Most of the time, we are unable to determine these variables. Or, in the cases we possess these pieces of information, we may forget to keep them in consideration. Thus said, we should always remember to focus on our progress, comparing our present and past selves in order to observe the improvements we make, while maintaining the comparison target as a source of inspiration.
4. Seek friendly competition
Social comparison can turn extremely helpful when it takes the form of friendly competition. People who use social networks in order to motivate themselves to have a better performance become highly efficient at performing certain tasks, as the “social ratchet effect” leads to an individual’s activity to generate more activity among the others in the same group. This is called the proxy-model and its effectiveness comes from demonstrating the action’s possibility. When individuals compare themselves to similar others who manage to have a great performance on certain tasks and are able to witness their progress, knowing that it is not due to luck or other external factors, they are more likely to push themselves to achieve more because they can determine the likelihood of success more easily.
A study conducted on people’s effectiveness at improving levels of physical activity showed that this type of friendly competition was far more efficient than social support, which had a negative effect. When comparing themselves with similar others, people could evaluate whether they had a satisfactory performance according to their potential and set new goals. On the other hand, social support was only a source of encouragement and, because there was no social comparison, people were not motivated enough to perform better.
5. Practice gratefulness
If you still find it difficult to refrain from allowing negative emotions to overcome you when you make social comparisons, practicing gratefulness will surely aid you in your quest to turn the emotions generated by social comparison into something beneficial, which will lead to self-improvement. This is because, among the many benefits generated by this practice, gratitude leads to better recognizing the obtained positive outcomes and also reduces resentment and envy. Although gratitude is a spontaneous feeling for some, anyone can deliberately cultivate it. Thus said, if you fear that comparing yourself to others will not activate your drive to self-improve, but leave you more unsatisfied with what you have already achieved, practicing gratefulness is one of your best allies.

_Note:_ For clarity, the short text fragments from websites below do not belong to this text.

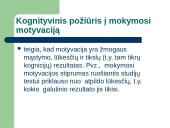 Mokymosi motyvacija. Teorijos 13 puslapis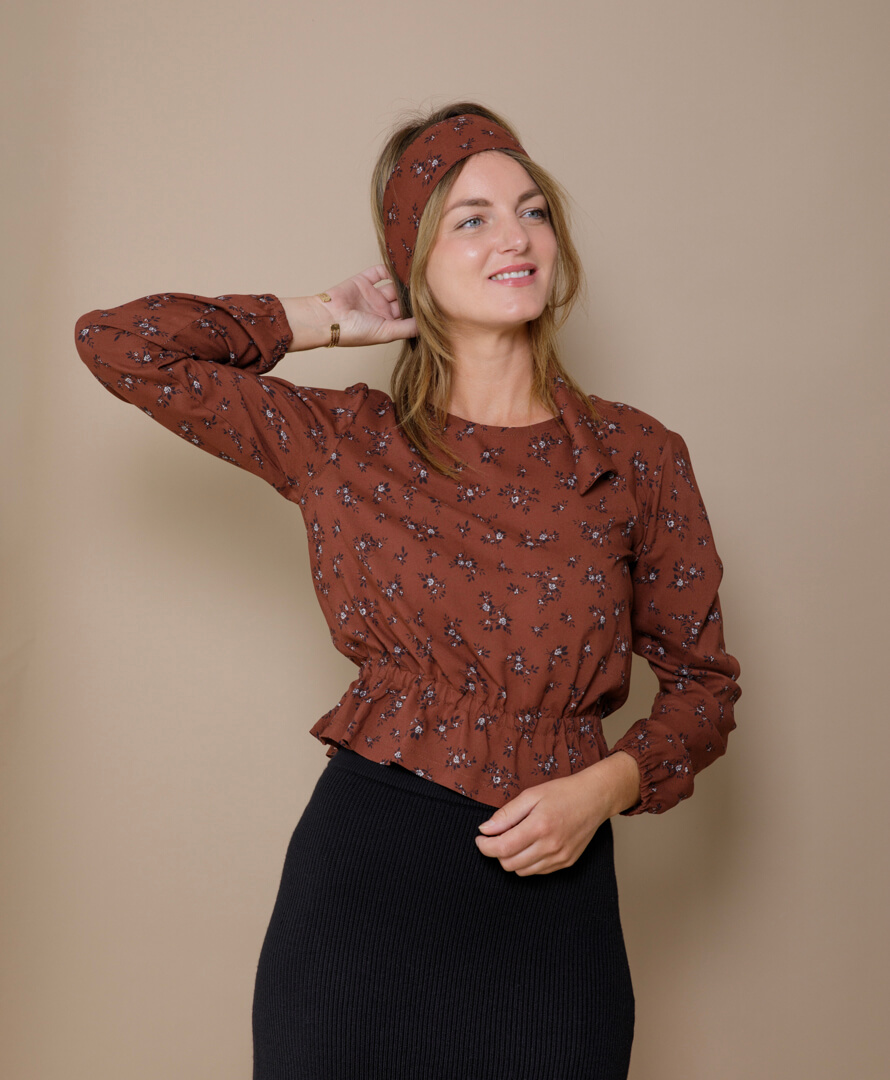 robe pull holly rouille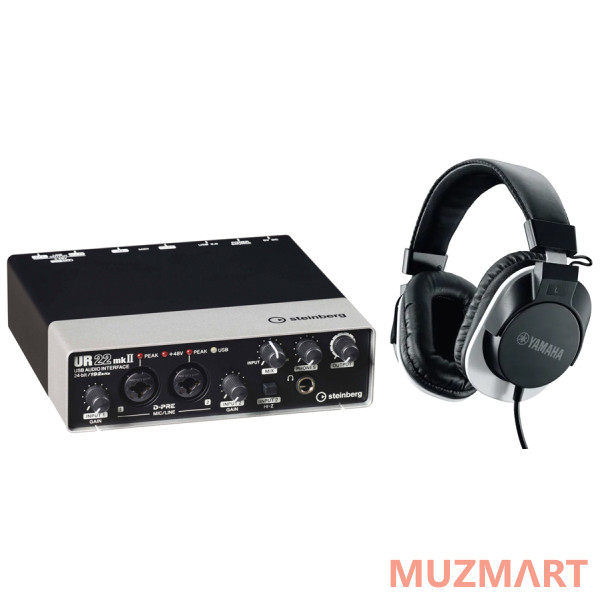 Steinberg UR22mkII+HPH-MT120 комплект для звукозаписи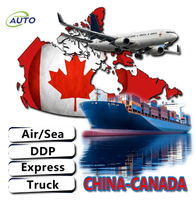 Transitaire transfrontalier, expédition de conteneurs FCL de grande capacité, solution de transit en entrepôt DDP vers toutes les provinces du Canada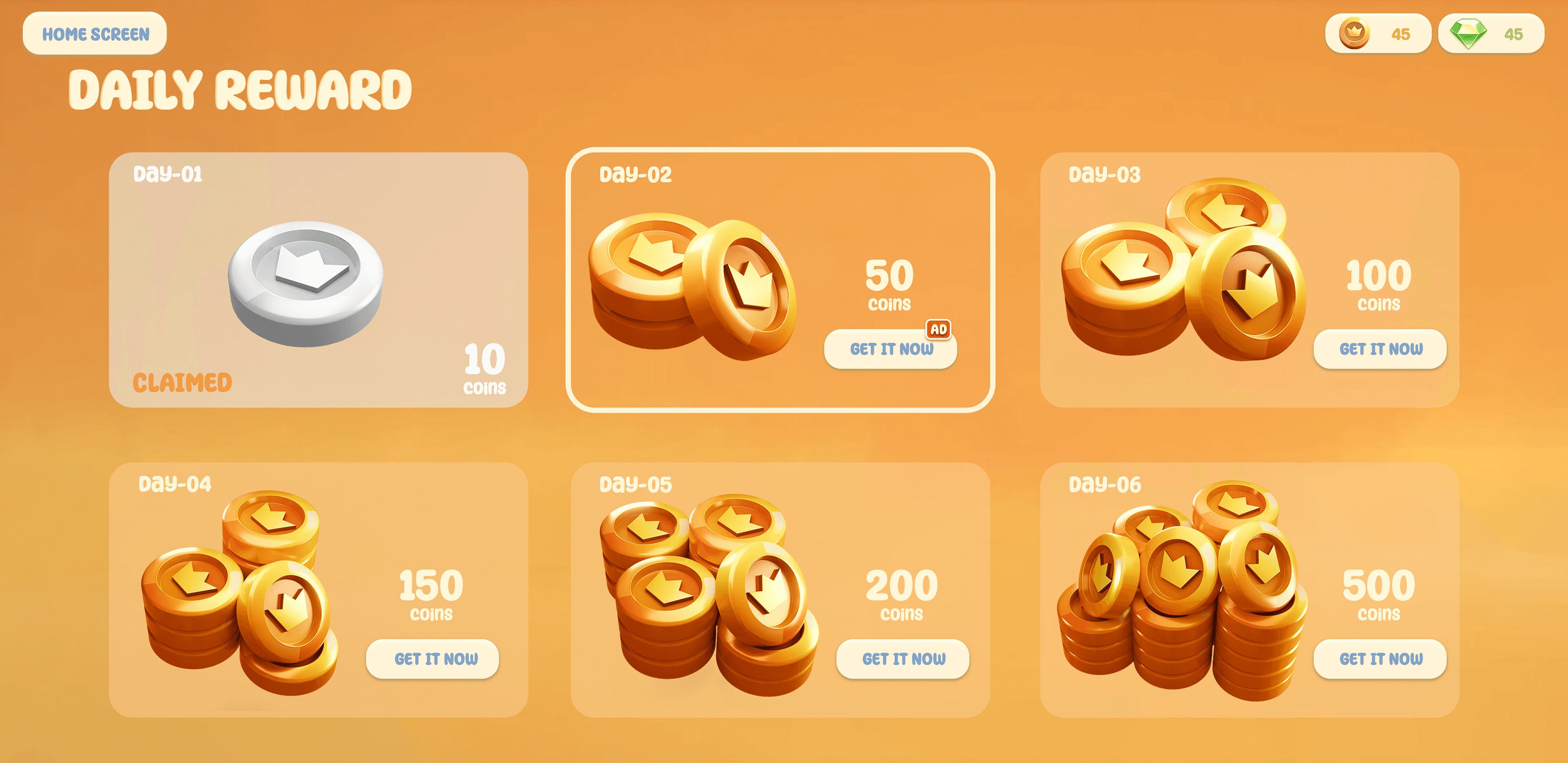 Daily Rewards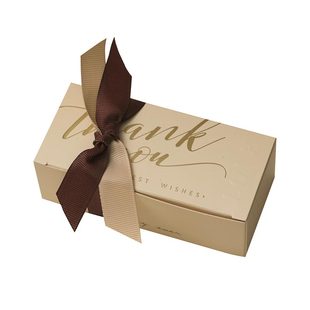 原创香槟色喜糖盒奶油色糖盒礼物盒子ins风结婚喜糖袋伴手礼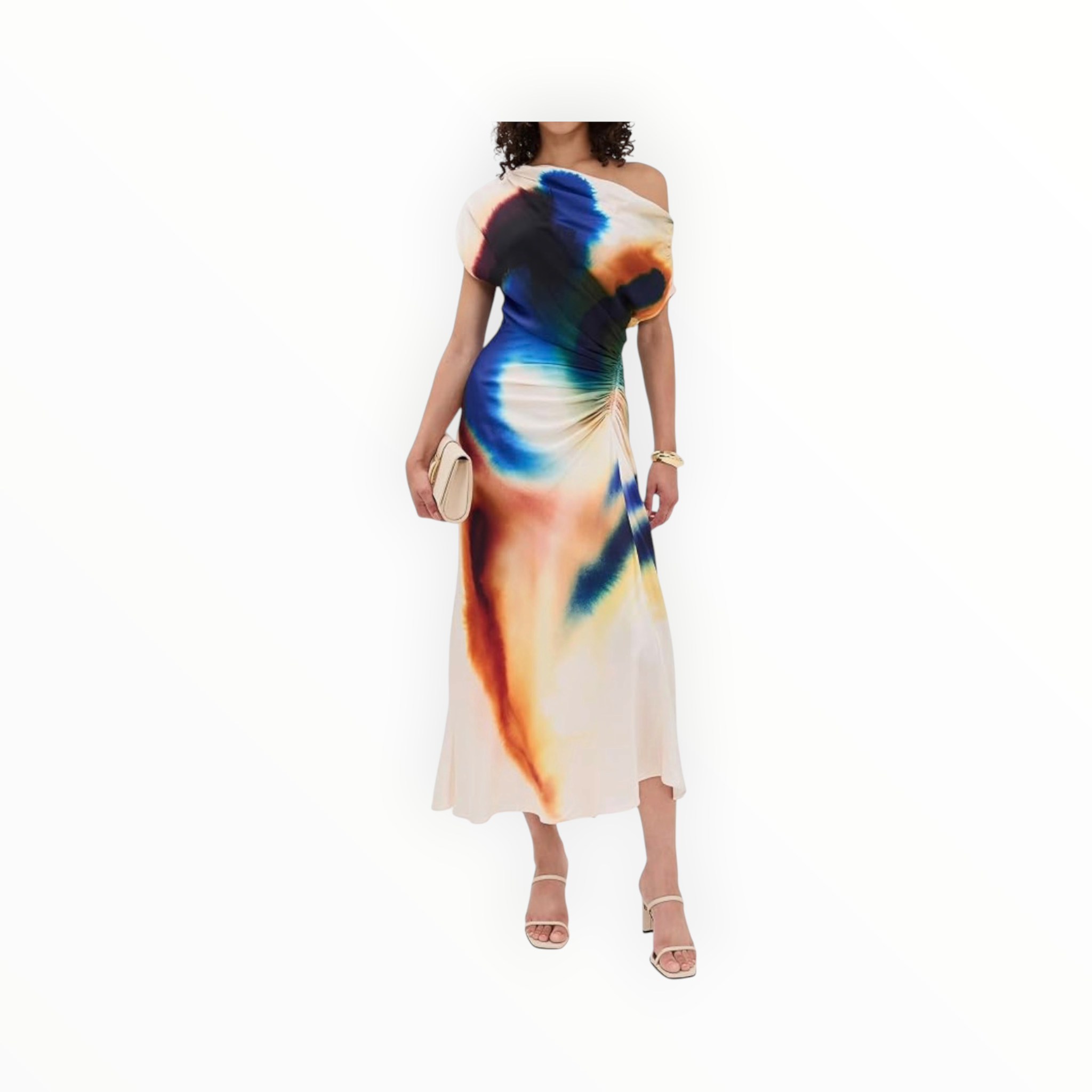 A.L.C. Penny Dress - Lapis Multi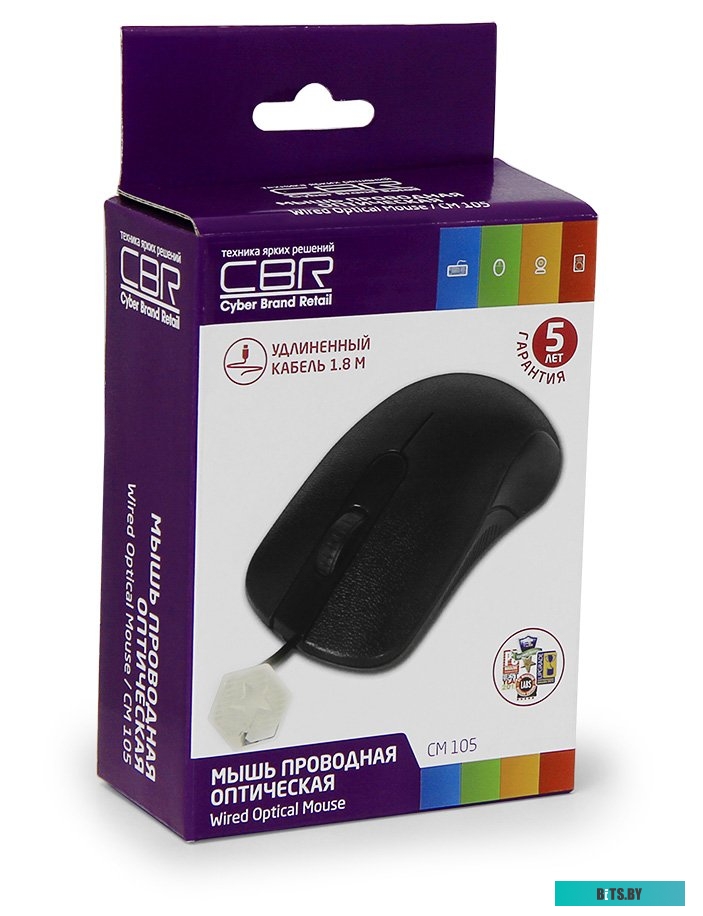 Мышь CBR CM 105 (черный)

On the whole, there are three key factors that should be kept in mind in order for the social comparison to lead to positive outcomes:
- The comparison target should be similar
- The dimension of the comparison should be relevant
- The controllability of the dimension should be taken into account
All these things considered, I believe that refraining from social comparison is a waste of a resource that could aid our self-development, and learning how to employ it wisely is a better alternative.